Изменить стиль страницы

— Видать растрясло, — промычал в ответ кучер.

— Его надо вытащить и положить. Так легче дышать.

Кучер послушно помог долговязому переложить помертвелого господина из коляски на обочину в придорожную пыльную траву.

— Вот твоя плата, — долговязый протянул кучеру аккуратно свернутую банкноту.

Что и говорить, господа не обидели.

— Поезжай. Я останусь с барином.

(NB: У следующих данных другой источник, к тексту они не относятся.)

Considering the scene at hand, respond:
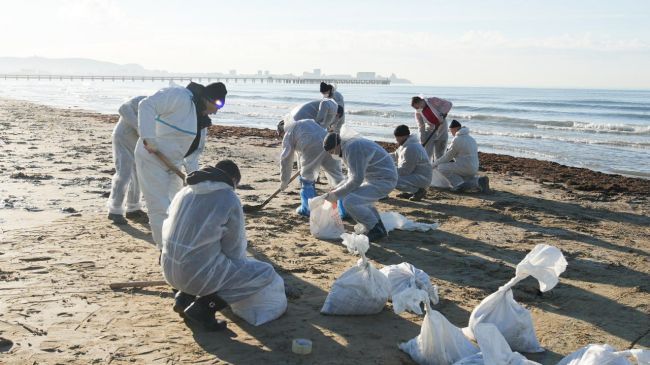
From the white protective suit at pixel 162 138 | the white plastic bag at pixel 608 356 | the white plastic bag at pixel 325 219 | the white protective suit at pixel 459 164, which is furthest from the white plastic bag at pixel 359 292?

Ему больше нельзя ехать.

— Дык, может, переждем малость, да и тронемся?

— Нет, ты поезжай.

— Как же вы тут, вить никогошеньки-то кругом?

— Здесь где-то недалеко должна быть деревня.

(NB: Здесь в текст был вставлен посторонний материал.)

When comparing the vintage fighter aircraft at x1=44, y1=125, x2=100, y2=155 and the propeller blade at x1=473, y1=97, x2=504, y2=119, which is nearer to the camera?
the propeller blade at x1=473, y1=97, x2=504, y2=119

— Так, я акурат туда и обратно. Привезу подмогу, а там к утру из Новосспаского можно и фельдшера доставить.

— Да, — нехотя кивнул долговязый, — так будет правильно. Поезжай.

Кучер встряхнул вожжами:

— А ну, родимые, взяли…

Послышался металлический звон и скрип натянутой упряжи, мягкий шелест повернувшихся, хорошо смазанных, колес и такой же мягкий, расходящийся цокот копыт. Йоханс нагнулся над Аболешевым.

— Он уехал, милорд.

— Хорошо. Надо спешить.

Йоханс бережно подхватил Аболешева и одним сильным движением перекинул его себе за плечи, так что герр Пауль оказался прижат лицом к широкой спине своего гарда. Ноша была не слишком тяжелой, а если исходить из скрытых и пока еще не исчерпанных таврских возможностей Йоханса, то и вовсе не ощутимой. Придерживая одной рукой Аболешева, он легко миновал полосу мелкого придорожного кутастарника и углубился дальше в лесную чащобу. Таким образом была выполнена первоочередная задача — им удалось скрыться от людей. Ночью в лесу никто и не подумает искать двух странных, куда-то запропавших путешественников.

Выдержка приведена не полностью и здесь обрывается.